The Fields You Choose Not to Extract

The instinct when building an extraction tool is to extract everything. Every field in the document is a field the tool could pull, so the roadmap becomes a race to cover them all, and “supports more fields” feels like unambiguous progress. But not every field is equally extractable, and treating them as if they are produces a tool that’s reliable on some fields and quietly unreliable on others, with no way for the user to tell which is which. The more useful discipline is the opposite of the instinct: deciding which fields the tool should not extract — and being explicit that it doesn’t.
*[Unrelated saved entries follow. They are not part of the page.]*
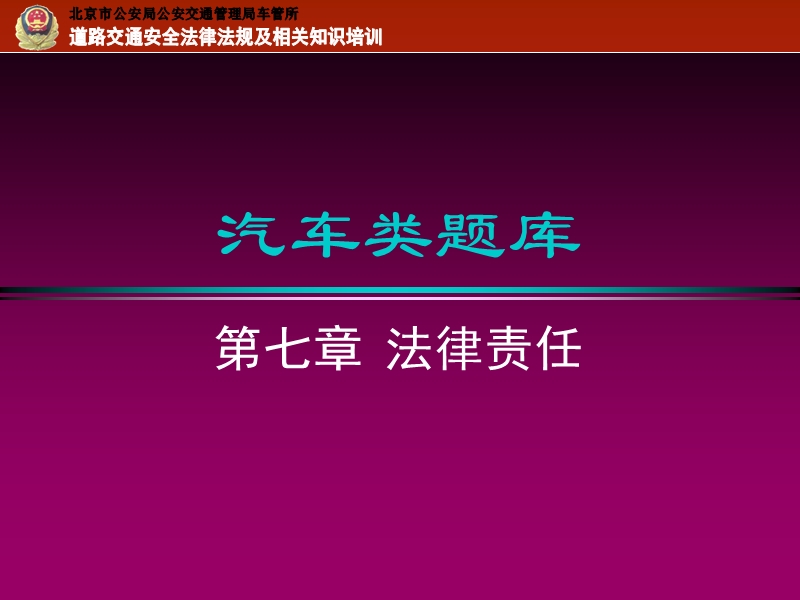 北京市公安局公安交通管理局车管所
道路交通安全法律法规及相关知识培训

汽车类题库

第七章 法律责任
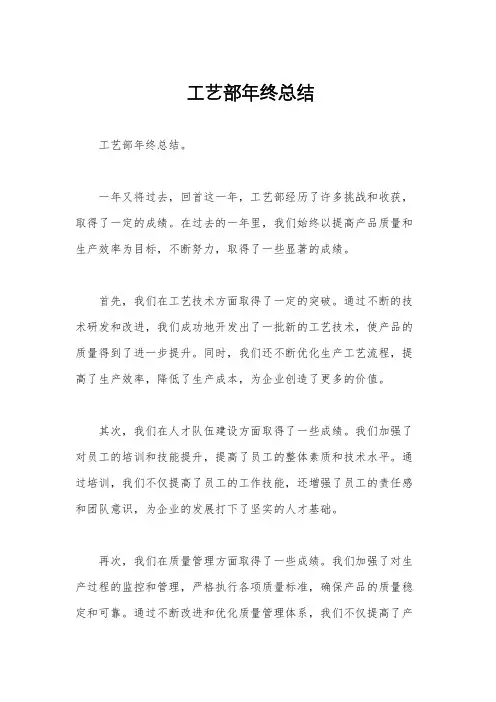 工艺部年终总结

工艺部年终总结。

一年又将过去，回首这一年，工艺部经历了许多挑战和收获，取得了一定的成绩。在过去的一年里，我们始终以提高产品质量和生产效率为目标，不断努力，取得了一些显著的成绩。

首先，我们在工艺技术方面取得了一定的突破。通过不断的技术研发和改进，我们成功地开发出了一批新的工艺技术，使产品的质量得到了进一步提升。同时，我们还不断优化生产工艺流程，提高了生产效率，降低了生产成本，为企业创造了更多的价值。

其次，我们在人才队伍建设方面取得了一些成绩。我们加强了对员工的培训和技能提升，提高了员工的整体素质和技术水平。通过培训，我们不仅提高了员工的工作技能，还增强了员工的责任感和团队意识，为企业的发展打下了坚实的人才基础。

再次，我们在质量管理方面取得了一些成绩。我们加强了对生产过程的监控和管理，严格执行各项质量标准，确保产品的质量稳定和可靠。通过不断改进和优化质量管理体系，我们不仅提高了产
Some fields are clean to extract: they appear in predictable forms, they mean one thing, and reading them correctly is a bounded problem. Other fields are treacherous: they require interpretation the tool can’t reliably do, they’re defined by the interaction of clauses scattered across the document, or getting them right depends on domain judgment that varies by context. A tool that extracts the clean fields reliably and declines the treacherous ones — explicitly, saying “this requires human judgment, here’s the relevant text” — is more useful than a tool that attempts everything and is silently wrong on the hard parts. The second tool forces the user to independently figure out which outputs to trust, which is the work they were trying to avoid.

Choosing not to extract a field is a positive product decision, not a gap. It’s the tool drawing a clear line around what it’s reliable at, and that line is itself valuable information for the user. “I extracted these fifteen fields and I’m flagging these three as requiring your judgment because they depend on interpretation” is a more trustworthy output than sixteen fields presented with uniform confidence, one of which is a guess. The explicit refusal tells the user exactly where to spend their attention, and it signals that the fields the tool did extract were ones it could stand behind. Scope honesty builds trust the same way uncertainty honesty does.

This runs against the demo incentive, which rewards breadth — the more fields a tool fills in, the more impressive it looks in a five-minute walkthrough. But breadth bought by extracting fields the tool can’t do reliably is breadth that fails exactly when a real user leans on it. A narrower tool that’s trustworthy across its whole stated scope beats a broader tool that’s trustworthy across an unstated subset of its scope. The user can build a workflow on the first; the second forces them to keep a mental map of which fields are actually reliable, which defeats the purpose.

The strategic version of this: a tool’s scope should be a promise, not an aspiration. Every field inside the scope is something the tool commits to handling reliably; everything outside is something it explicitly hands back. Defining that boundary well — and having the discipline to keep treacherous fields outside it until you can actually do them — is what makes the tool’s output something a user can rely on without re-checking. Extracting everything is easy to promise and hard to honor. Extracting a well-chosen set, reliably, and being honest about the rest, is the harder and more valuable thing to build.